• [ASSIGNMENT]:
Before copying, find the line below that contains "Space: The Predator's"; then return it and all later lines exactly, up to and including the final line, with no pictures.

• [RECORDS FOR THE TASK]:

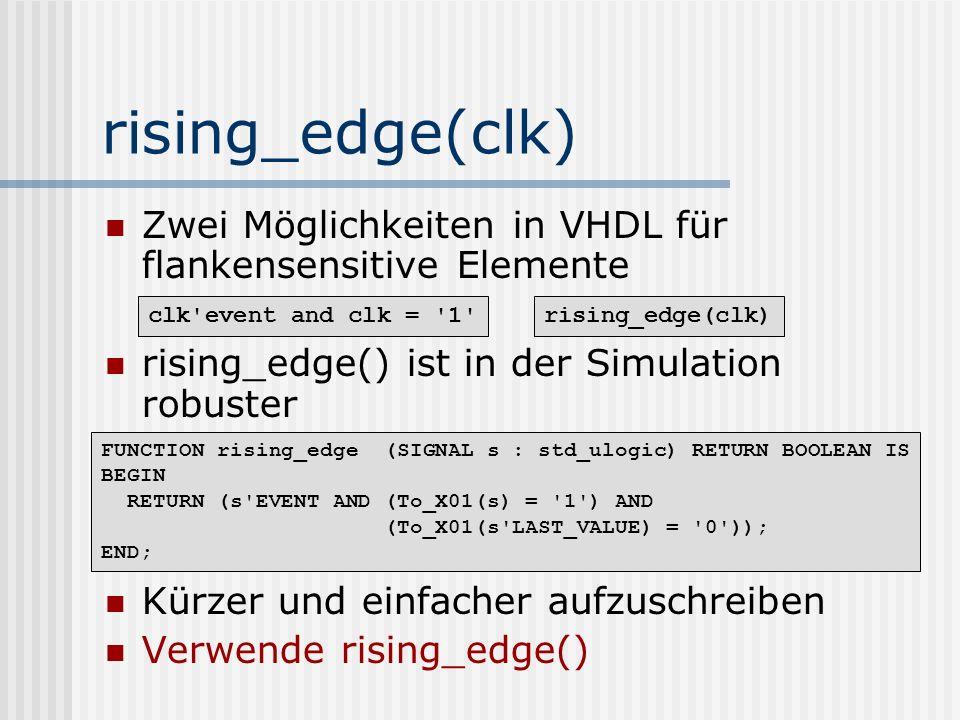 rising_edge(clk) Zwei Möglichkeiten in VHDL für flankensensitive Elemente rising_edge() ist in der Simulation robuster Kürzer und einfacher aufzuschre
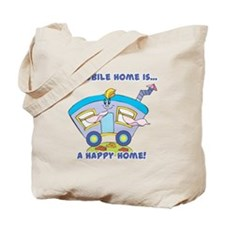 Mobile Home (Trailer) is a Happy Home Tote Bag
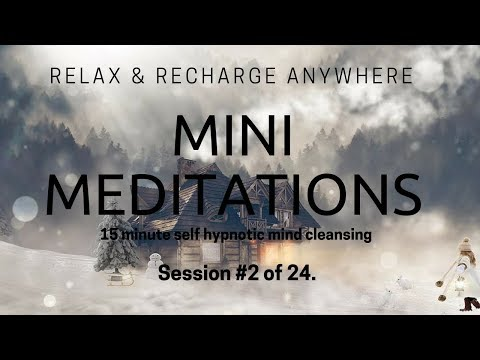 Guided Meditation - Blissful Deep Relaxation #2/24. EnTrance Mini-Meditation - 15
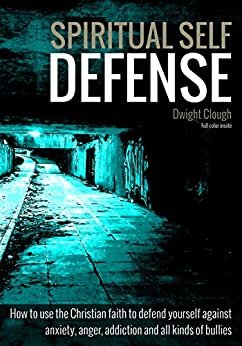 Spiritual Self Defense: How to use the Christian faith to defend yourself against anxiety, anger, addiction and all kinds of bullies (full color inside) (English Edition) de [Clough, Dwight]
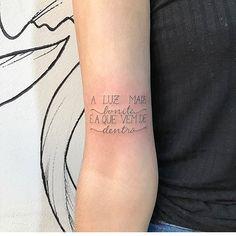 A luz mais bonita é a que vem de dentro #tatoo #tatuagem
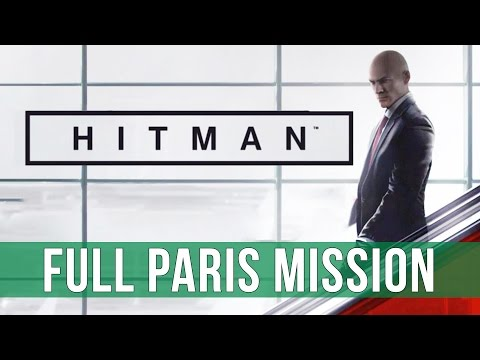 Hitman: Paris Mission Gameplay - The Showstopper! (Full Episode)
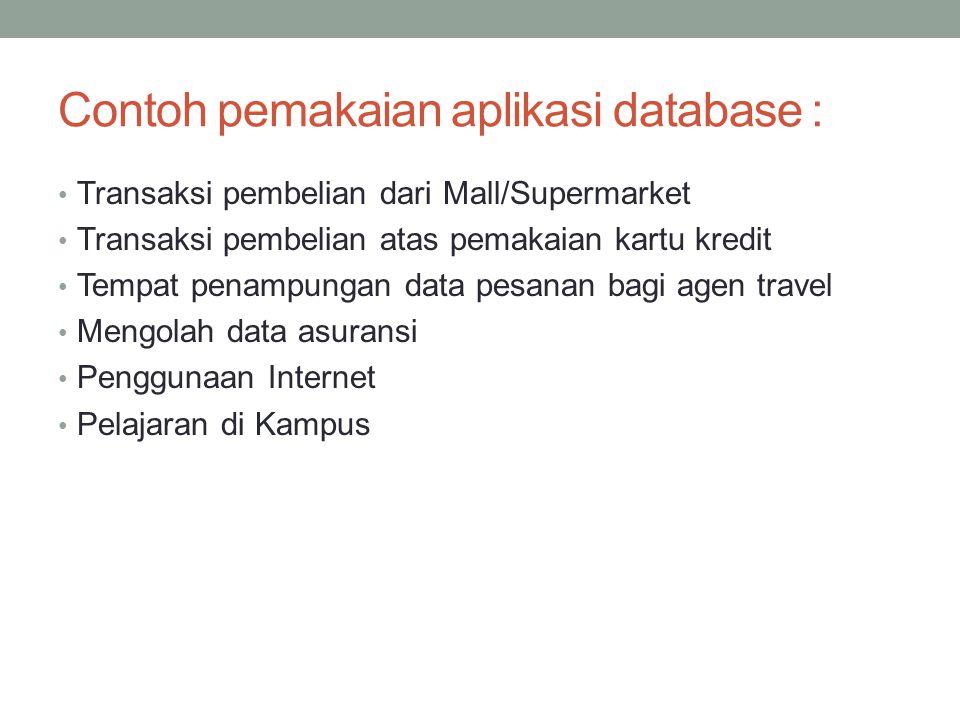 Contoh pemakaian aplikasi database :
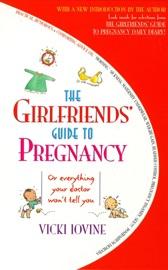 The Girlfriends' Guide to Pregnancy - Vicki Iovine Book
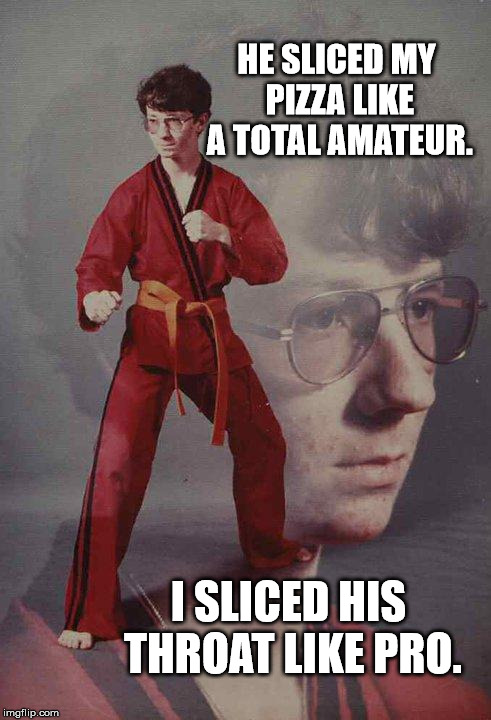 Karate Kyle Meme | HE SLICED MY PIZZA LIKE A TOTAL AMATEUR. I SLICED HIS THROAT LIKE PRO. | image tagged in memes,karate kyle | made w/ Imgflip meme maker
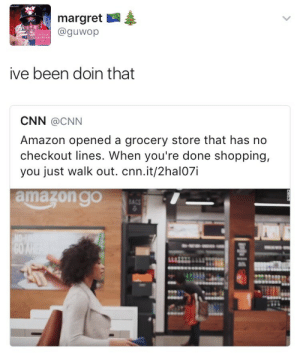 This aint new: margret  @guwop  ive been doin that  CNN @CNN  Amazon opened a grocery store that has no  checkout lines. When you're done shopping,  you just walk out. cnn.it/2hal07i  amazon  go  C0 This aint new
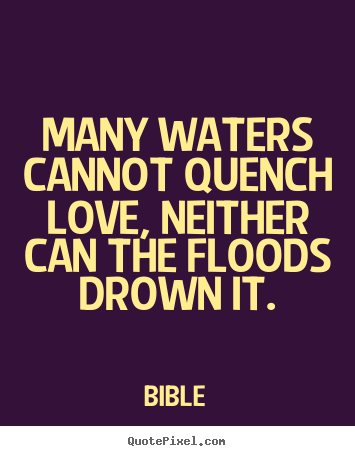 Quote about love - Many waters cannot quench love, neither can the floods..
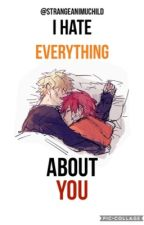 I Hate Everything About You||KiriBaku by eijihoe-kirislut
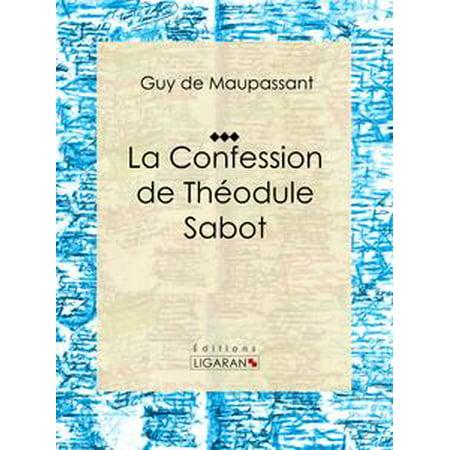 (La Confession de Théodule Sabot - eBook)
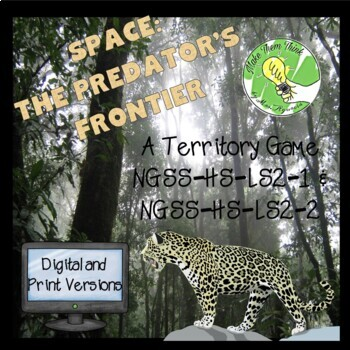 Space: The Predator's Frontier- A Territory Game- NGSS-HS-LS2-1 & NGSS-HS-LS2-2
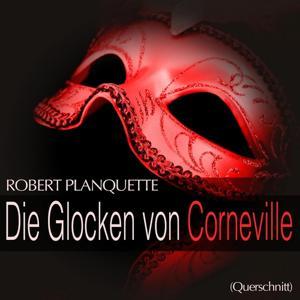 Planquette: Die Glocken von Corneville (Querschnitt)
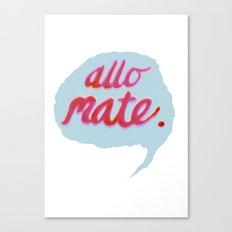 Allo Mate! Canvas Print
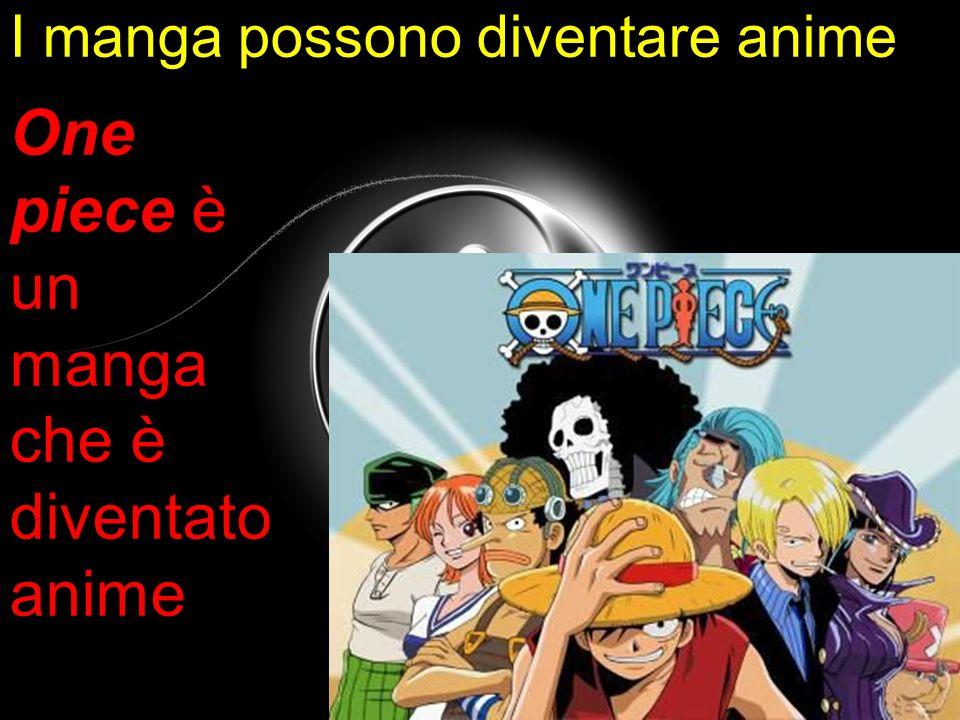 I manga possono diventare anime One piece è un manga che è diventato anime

• [TASK RESPONSE]:
 Space: The Predator's Frontier- A Territory Game- NGSS-HS-LS2-1 & NGSS-HS-LS2-2
 Planquette: Die Glocken von Corneville (Querschnitt)
 Allo Mate! Canvas Print
 I manga possono diventare anime One piece è un manga che è diventato anime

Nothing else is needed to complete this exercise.